__Your objective__.
Copy out the entries exactly, from the first line to the last.

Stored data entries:

......

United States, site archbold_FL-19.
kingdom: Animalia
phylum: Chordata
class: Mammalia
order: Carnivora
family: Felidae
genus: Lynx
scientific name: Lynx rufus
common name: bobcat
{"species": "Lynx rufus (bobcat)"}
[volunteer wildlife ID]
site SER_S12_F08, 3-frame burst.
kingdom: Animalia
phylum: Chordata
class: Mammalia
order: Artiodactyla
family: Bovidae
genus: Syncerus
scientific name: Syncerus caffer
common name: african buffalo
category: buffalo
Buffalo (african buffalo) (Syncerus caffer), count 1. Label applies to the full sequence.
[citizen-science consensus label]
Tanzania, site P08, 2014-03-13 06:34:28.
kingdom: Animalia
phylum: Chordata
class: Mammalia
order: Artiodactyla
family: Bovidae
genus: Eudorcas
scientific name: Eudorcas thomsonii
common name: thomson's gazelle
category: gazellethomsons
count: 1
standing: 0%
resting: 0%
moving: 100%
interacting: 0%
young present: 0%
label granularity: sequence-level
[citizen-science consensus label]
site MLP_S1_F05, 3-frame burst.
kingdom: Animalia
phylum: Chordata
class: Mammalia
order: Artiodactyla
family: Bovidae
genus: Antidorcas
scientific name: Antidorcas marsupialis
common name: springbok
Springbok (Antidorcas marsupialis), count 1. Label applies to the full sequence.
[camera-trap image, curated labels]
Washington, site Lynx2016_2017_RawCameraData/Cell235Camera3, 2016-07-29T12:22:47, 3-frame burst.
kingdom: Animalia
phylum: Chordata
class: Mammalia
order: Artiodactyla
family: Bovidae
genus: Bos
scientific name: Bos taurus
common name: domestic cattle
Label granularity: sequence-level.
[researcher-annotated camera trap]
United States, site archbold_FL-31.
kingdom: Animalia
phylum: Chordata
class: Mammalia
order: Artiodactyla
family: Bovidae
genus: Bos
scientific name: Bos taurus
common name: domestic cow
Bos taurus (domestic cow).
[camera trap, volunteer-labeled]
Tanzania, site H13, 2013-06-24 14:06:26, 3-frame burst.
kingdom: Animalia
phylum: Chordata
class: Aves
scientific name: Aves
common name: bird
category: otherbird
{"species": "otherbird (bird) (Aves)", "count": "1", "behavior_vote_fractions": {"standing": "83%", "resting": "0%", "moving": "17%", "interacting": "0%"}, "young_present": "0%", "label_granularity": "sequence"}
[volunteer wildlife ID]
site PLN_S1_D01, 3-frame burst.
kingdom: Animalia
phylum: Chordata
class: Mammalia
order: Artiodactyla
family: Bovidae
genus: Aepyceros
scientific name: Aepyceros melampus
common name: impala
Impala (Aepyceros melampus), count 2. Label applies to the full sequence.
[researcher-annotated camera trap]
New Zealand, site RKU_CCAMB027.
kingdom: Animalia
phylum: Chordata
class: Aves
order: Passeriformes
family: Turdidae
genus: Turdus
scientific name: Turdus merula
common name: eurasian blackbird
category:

......

__Result below__.
United States, site archbold_FL-19.
kingdom: Animalia
phylum: Chordata
class: Mammalia
order: Carnivora
family: Felidae
genus: Lynx
scientific name: Lynx rufus
common name: bobcat
{"species": "Lynx rufus (bobcat)"}
[volunteer wildlife ID]
site SER_S12_F08, 3-frame burst.
kingdom: Animalia
phylum: Chordata
class: Mammalia
order: Artiodactyla
family: Bovidae
genus: Syncerus
scientific name: Syncerus caffer
common name: african buffalo
category: buffalo
Buffalo (african buffalo) (Syncerus caffer), count 1. Label applies to the full sequence.
[citizen-science consensus label]
Tanzania, site P08, 2014-03-13 06:34:28.
kingdom: Animalia
phylum: Chordata
class: Mammalia
order: Artiodactyla
family: Bovidae
genus: Eudorcas
scientific name: Eudorcas thomsonii
common name: thomson's gazelle
category: gazellethomsons
count: 1
standing: 0%
resting: 0%
moving: 100%
interacting: 0%
young present: 0%
label granularity: sequence-level
[citizen-science consensus label]
site MLP_S1_F05, 3-frame burst.
kingdom: Animalia
phylum: Chordata
class: Mammalia
order: Artiodactyla
family: Bovidae
genus: Antidorcas
scientific name: Antidorcas marsupialis
common name: springbok
Springbok (Antidorcas marsupialis), count 1. Label applies to the full sequence.
[camera-trap image, curated labels]
Washington, site Lynx2016_2017_RawCameraData/Cell235Camera3, 2016-07-29T12:22:47, 3-frame burst.
kingdom: Animalia
phylum: Chordata
class: Mammalia
order: Artiodactyla
family: Bovidae
genus: Bos
scientific name: Bos taurus
common name: domestic cattle
Label granularity: sequence-level.
[researcher-annotated camera trap]
United States, site archbold_FL-31.
kingdom: Animalia
phylum: Chordata
class: Mammalia
order: Artiodactyla
family: Bovidae
genus: Bos
scientific name: Bos taurus
common name: domestic cow
Bos taurus (domestic cow).
[camera trap, volunteer-labeled]
Tanzania, site H13, 2013-06-24 14:06:26, 3-frame burst.
kingdom: Animalia
phylum: Chordata
class: Aves
scientific name: Aves
common name: bird
category: otherbird
{"species": "otherbird (bird) (Aves)", "count": "1", "behavior_vote_fractions": {"standing": "83%", "resting": "0%", "moving": "17%", "interacting": "0%"}, "young_present": "0%", "label_granularity": "sequence"}
[volunteer wildlife ID]
site PLN_S1_D01, 3-frame burst.
kingdom: Animalia
phylum: Chordata
class: Mammalia
order: Artiodactyla
family: Bovidae
genus: Aepyceros
scientific name: Aepyceros melampus
common name: impala
Impala (Aepyceros melampus), count 2. Label applies to the full sequence.
[researcher-annotated camera trap]
New Zealand, site RKU_CCAMB027.
kingdom: Animalia
phylum: Chordata
class: Aves
order: Passeriformes
family: Turdidae
genus: Turdus
scientific name: Turdus merula
common name: eurasian blackbird
category:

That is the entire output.